WHAT NEEDS TO BE DONE.
From the line with "de abajo) |" through the line with "129 | y | MENOS DE 80 |", repeat the entries verbatim, both end lines included, and add nothing.

"""

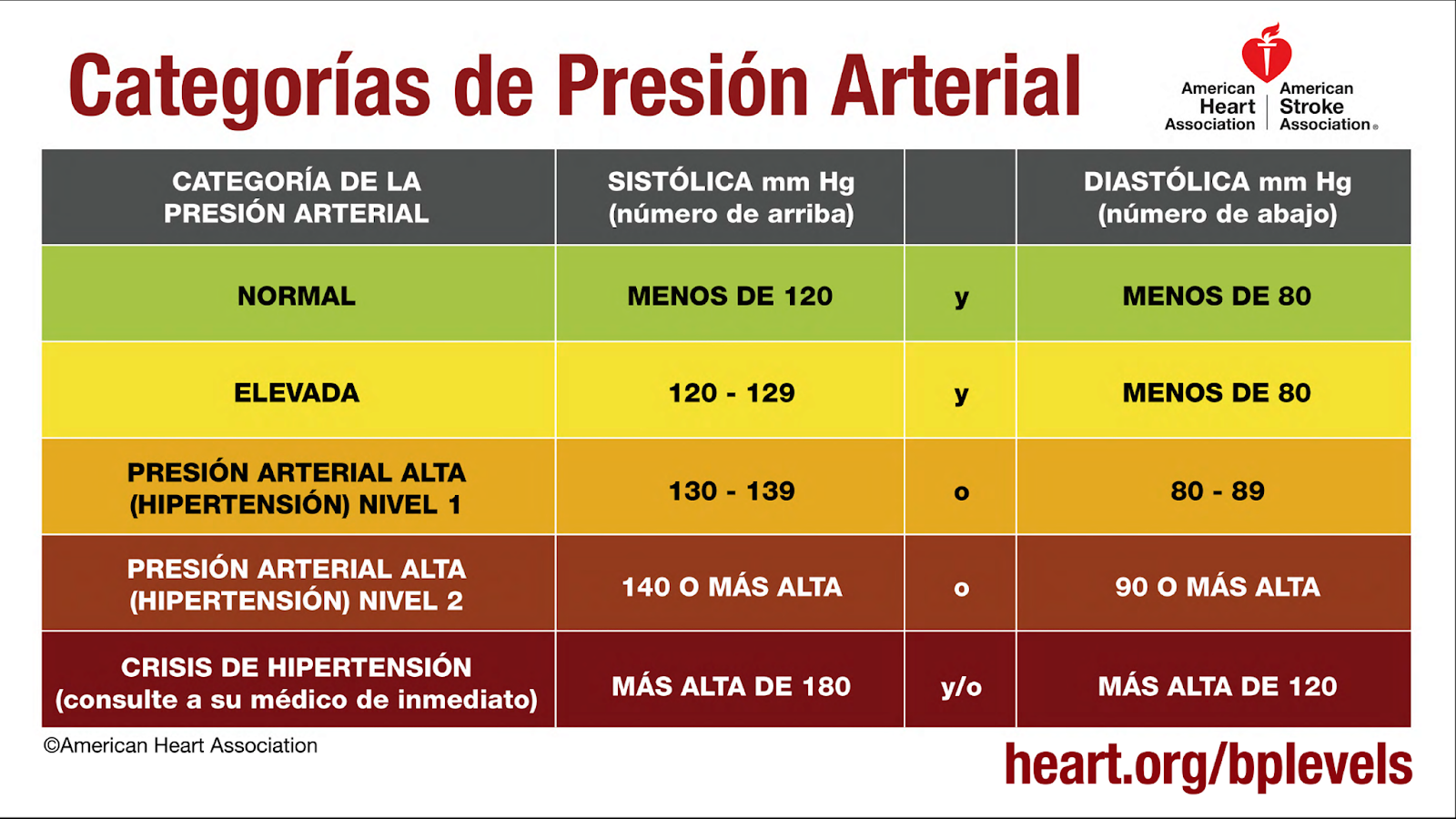 Categorías de Presión Arterial

American Heart Association | American Stroke Association®

| CATEGORÍA DE LA PRESIÓN ARTERIAL | SISTÓLICA mm Hg (número de arriba) | | DIASTÓLICA mm Hg (número de abajo) |
|---|---|---|---|
| NORMAL | MENOS DE 120 | y | MENOS DE 80 |
| ELEVADA | 120 - 129 | y | MENOS DE 80 |
| PRESIÓN ARTERIAL ALTA (HIPERTENSIÓN) NIVEL 1 | 130 - 139 | o | 80 - 89 |
| PRESIÓN ARTERIAL ALTA (HIPERTENSIÓN) NIVEL 2 | 140 O MÁS ALTA | o | 90 O MÁS ALTA |
| CRISIS DE HIPERTENSIÓN (consulte a su médico de inmediato) | MÁS ALTA DE 180 | y/o | MÁS ALTA DE 120 |

©American Heart Association

heart.org/bplevels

"""

COMPLETED EXERCISE.
| CATEGORÍA DE LA PRESIÓN ARTERIAL | SISTÓLICA mm Hg (número de arriba) | | DIASTÓLICA mm Hg (número de abajo) |
|---|---|---|---|
| NORMAL | MENOS DE 120 | y | MENOS DE 80 |
| ELEVADA | 120 - 129 | y | MENOS DE 80 |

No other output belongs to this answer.